The Board of Education in New Jersey has published a list of religious observances for which approval must be granted for school kids. The Flurridian sect (PCG) has been in boots and all to secure exemptions. Other cognate COGlets apparently fall under the generic description 'Church of God'. Here's the list.

October 2016
October 03 (COG) Feast of Trumpets
October 03 (PCG) Feast of Trumpets
October 12 (COG) Day of Atonement
October 12 (PCG) Day of Atonement
October 17-23 (COG) Feast of Tabernacles
October 17-23 (PCG) Feast of Tabernacles
October 24 (COG) Last Great Day
October 24 (PCG) Last Great Day

April 2017
April 10 (PCG only) Passover
April 11-17 (PCG only) Days of Unleavened Bread
April 11 (COG only) First Day of Unleavened Bread
April 17 (COG only) Last Day of Unleavened Bread

What happened to Pentecost (June 4)? It seems any generic (or in COG-speak "professing") Christian is entitled to take their kids out of school on this day, so there's no specific COG or PCG exemption.

It's interesting that the Flurry sect has an exemption for the entire DUB period and the day of Passover (whereas in other groups it's only on the two Holy Days).
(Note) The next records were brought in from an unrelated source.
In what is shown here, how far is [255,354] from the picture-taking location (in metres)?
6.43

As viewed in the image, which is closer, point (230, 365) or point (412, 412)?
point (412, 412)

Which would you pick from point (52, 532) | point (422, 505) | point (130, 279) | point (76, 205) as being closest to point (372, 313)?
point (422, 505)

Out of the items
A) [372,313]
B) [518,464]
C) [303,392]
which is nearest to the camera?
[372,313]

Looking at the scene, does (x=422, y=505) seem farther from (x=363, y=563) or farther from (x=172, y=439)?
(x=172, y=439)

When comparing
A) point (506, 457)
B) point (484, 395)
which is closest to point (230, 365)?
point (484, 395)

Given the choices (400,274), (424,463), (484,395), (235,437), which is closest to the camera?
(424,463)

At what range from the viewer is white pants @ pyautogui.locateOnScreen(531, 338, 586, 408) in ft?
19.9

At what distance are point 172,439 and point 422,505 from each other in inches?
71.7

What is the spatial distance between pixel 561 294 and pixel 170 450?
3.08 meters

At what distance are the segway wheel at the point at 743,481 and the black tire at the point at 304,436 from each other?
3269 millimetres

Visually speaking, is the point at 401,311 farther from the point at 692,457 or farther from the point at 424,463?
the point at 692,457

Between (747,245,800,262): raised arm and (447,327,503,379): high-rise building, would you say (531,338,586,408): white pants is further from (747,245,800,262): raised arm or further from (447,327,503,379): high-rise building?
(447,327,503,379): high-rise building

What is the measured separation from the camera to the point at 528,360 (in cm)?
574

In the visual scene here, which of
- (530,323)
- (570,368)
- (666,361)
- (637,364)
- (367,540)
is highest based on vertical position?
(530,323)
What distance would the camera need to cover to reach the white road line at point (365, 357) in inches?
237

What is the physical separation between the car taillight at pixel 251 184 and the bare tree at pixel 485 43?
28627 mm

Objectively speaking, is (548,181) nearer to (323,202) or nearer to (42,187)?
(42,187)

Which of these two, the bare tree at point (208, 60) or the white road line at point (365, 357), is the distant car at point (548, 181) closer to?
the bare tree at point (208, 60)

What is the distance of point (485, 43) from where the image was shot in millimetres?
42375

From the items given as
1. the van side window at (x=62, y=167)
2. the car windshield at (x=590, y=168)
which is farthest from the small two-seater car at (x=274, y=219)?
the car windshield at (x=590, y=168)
The impact on children's education would seem pretty dire with the Flurry followers hauling their kids out of classes up to 19 days - including Pentecost - over the next twelve months (allowing for weekends that's still the best part of three weeks off).  The other COGs count up to 13 days.

While their non-COG/PCG peers might be envious of all those days away from school, one suspects that many of these youngsters might feel otherwise given the long sermons they have to sit through instead.

Want to secure a alternate day of with the kids at home? Some further non-COG possibilities.

December 21 (Wicca and Christian) Yule.
January 15 (Baha'i) World Religion Day.
March 13 (Scientology) L. Ron Hubbard's Birthday

And there's more where those came from - more than 100.

4 comments:

nck said...

Didn't the board approve of the "Night to be much to be observed to be remembered to be observed"

nck

James Pate said...

I think this is good. Kids who take off these says won't won't have to endure what I endured growing up, when I tried to take off school to observe them: an attendance policy, which threatened suspension, or even expulsion. I am glad to see public schools are becoming more tolerant of people's religious practices.

The Skeptic said...

We live in New Jersey. Back in the '80's and '90's (and probably before), WGC always had the Holy Days registered as State-Approved religious holidays. My wife would obtain the official list and show it to school officials on day one of the school year. When the Holy Days arrived, we never had a problem taking the children out of school.

After WCG went into apostasy, UCG kept registering the Holy Days. Probably other splits did too. UCG would even give you a minister's letter as proof you were a member.

It's one area where the church provided a valuable service to its members.

Pam said...

"What happened to Pentecost (June 4)? "

Except for perhaps a handful of folks out on the fringes somewhere (Hebrew Roots types, maybe, who follow the Jewish count to Pentecost differently from historic COGs) most COGgers keep Pentecost on a Sunday every year, and American schools never have required classes on Sundays, so it would be a non-issue for getting permission to stay home.